Did the Chinese Invent Money?
In the Introduction to this book, first published in English in 2010, I wrote: “The idea of sound money was present from the very beginning of modern monetary theory in the works of the sixteenth-century Spanish Scholastics. . . .” Recent research has shown that the seeds of the theory of sound money were already present in Chinese writings centuries before the Scholastics.

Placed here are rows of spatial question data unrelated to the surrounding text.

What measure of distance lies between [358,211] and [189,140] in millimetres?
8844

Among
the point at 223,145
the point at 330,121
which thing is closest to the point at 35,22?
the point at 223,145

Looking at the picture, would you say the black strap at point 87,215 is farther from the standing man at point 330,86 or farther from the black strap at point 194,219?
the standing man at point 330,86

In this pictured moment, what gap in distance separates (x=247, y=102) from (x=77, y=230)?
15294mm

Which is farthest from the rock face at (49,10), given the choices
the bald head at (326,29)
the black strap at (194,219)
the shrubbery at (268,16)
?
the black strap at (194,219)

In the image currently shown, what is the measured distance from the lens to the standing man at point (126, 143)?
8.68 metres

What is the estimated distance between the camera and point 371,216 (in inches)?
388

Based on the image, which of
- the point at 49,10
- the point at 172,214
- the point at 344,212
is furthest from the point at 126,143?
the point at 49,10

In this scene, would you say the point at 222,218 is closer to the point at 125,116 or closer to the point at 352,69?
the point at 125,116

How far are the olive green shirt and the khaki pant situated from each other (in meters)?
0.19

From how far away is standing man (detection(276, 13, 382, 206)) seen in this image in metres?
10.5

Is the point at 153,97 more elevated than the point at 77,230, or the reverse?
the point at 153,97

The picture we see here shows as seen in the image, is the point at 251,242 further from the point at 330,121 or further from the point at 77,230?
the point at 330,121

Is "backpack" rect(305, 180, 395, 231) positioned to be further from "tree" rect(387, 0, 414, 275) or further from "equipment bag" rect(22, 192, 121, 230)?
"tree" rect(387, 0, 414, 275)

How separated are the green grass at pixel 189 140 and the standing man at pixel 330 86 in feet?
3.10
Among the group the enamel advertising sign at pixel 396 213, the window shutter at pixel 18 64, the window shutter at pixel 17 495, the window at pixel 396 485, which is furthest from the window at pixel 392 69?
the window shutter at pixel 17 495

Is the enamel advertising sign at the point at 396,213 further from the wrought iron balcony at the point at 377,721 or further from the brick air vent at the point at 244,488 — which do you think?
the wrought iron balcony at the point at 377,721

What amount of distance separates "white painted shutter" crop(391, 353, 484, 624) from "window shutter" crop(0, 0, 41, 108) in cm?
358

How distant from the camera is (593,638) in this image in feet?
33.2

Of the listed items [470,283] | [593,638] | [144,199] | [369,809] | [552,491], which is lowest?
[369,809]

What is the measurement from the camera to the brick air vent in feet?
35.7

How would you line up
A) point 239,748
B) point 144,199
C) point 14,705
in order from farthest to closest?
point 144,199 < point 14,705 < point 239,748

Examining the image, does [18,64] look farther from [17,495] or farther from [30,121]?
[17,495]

China was one of the first countries to develop a metallic money that was valued and exchanged by weight. Evidence suggests that this monetary regime originated during the Shang Dynasty (1766-1122 B.C.) or the Zhou Dynasty (1122-221 B.C.). China was also one of the first countries to use precious metals as money and may have invented coined money. The long experience with a purely metallic monetary system naturally stimulated Chinese state officials, royal advisers, and philosophers to investigate and debate the origins and functioning of such a system and the policies appropriate to its smooth operation. It is therefore not surprising that China developed a rich tradition of monetary thought, which extended over nineteen centuries (roughly 700 B.C. to 1200 A.D.) This literature on monetary theory and policy embodied ideas, insights, and controversies that would appear in European writings only centuries later. In particular, some contributors to this Chinese monetary tradition formulated the conceptual foundations of the theory of sound money, the topic of the present book.